草木染めの経年変化について
媒染や濃染の違いで染まり具合に変化がでる草木染めですが、一番難しいのは染めた色合いをそのまま残すことだと感じています。
サンプルになりそうな写真と作品が手元にいくつか残っていたので、これまで染めた手紡ぎ綿糸と市販の綿糸で製作した作品の「織り上がり直後」と「現在の状態」を比べてみました。
桜染め
染色した時期:2015年4月 染めの手順はこちら。
左が織り上がり直後の2015年4月、右が2020年3月の状態。撮影環境が違うので色合いに差が出たのかと思ったのですが、織り上がり直後は確かに左側のような淡い色合いでした。
しかし、久々にクローゼットから出してみたら、右側のように全体的に色が濃くなっていてびっくりです。パウダーピンクの淡い色合いからサーモンピンクのような色合いへ変化していました。
2、3回着用して洗濯は1度しかしていないと思います。
桜染めでは染液の段階で熟成させて濃い色にするらしいので、染めた後も熟成されて色が濃くなることがあるのでしょうか。
ローズマリー染め
染色した時期:2015年10月 染めの手順はこちら。
アルカリ環境で色を出した緑の染液で染め、銅媒染した糸で作ったマフラーです。
左が織り上がり直後(2015年10月)に一度洗いをかけたもの、右が2020年3月の状態。
緯糸に緑の手紡ぎ糸を使っているのですが、緑色が抜けて淡いベージュになってしまいました。
何度か着用し、2回くらいは洗濯したと思います。
ハーブ(生葉)での染色では他にバジルとミントで試したことがありますが、どちらもアルミ媒染で淡いベージュに染まり、その後は1年もしないうちに生成り色に戻りました。
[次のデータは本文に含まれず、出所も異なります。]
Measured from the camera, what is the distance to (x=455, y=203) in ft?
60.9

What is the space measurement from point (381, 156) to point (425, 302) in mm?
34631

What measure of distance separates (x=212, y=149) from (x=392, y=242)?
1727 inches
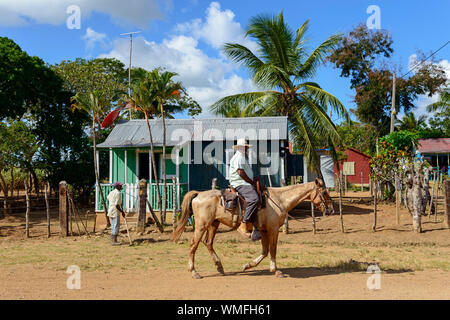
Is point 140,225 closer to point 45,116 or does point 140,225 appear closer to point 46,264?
point 46,264

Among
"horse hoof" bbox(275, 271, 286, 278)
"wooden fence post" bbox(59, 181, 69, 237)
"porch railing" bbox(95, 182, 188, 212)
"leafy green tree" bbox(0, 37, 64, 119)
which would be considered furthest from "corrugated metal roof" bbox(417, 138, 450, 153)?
"horse hoof" bbox(275, 271, 286, 278)

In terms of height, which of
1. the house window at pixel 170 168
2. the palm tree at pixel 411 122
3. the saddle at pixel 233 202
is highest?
the palm tree at pixel 411 122

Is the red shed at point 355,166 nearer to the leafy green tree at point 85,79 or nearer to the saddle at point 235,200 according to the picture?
the leafy green tree at point 85,79

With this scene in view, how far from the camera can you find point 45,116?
22.7 meters

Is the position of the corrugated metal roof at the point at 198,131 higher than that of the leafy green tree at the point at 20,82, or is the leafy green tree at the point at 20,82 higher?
the leafy green tree at the point at 20,82

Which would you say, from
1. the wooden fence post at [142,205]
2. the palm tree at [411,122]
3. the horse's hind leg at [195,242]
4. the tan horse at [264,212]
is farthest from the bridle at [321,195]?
the palm tree at [411,122]

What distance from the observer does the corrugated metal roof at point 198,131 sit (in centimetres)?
1582

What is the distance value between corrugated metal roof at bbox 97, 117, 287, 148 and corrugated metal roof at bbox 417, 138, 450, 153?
18385 millimetres

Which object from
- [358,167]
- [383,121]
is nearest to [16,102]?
[383,121]

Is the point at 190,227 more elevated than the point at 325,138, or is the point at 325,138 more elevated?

生葉でのハーブ染めでは色を保つのは難しそうです。
お茶染め(飲料用の乾燥緑茶葉)
染色した時期:2015年〜2017月にかけて 織った時期:2018年5月
上の2つが織り上がり直後、下の2つが2020年3月の状態です。
経糸はアルカリ環境で色素抽出、アルコールで色素抽出など、様々な手法でお茶染めした手紡ぎ糸だけを使いました。緯糸は右が和綿の手紡ぎ糸で左が茶綿の手紡ぎ糸、どちらも天然そのままの色です。
全体的に経糸の色が薄くなっていますが、著しく退色したような印象はありません。左の茶綿を使ったマフラーの現在が赤っぽく見えるのは、紫外線に反応して色が濃くなるという茶綿の性質からくるものと思われます。
ただ、アルコールで緑染めをした糸の部分は、残念ながら緑色が抜けてしまいました。
写真上の方の濃いグレーの両サイドに緑の糸を使っていて、左の画像(2018年5月撮影)ではほんのりカーキっぽい色合いに見えるのですが、右側の現在の画像ではベージュに変化しています。お茶染め手紡ぎ糸で織った2枚は日常使いをしており、洗濯もそれぞれ10回以上はしました。他の衣類と一緒に洗濯機で洗い、屋外で天日干しをしていることを考えると、お茶染めの色素定着はかなり優秀な方だと思います。
緑染めした糸は色をキープすることは難しいけれど、緑以外の色は媒染をしっかり行うことで退色を軽減できそうです。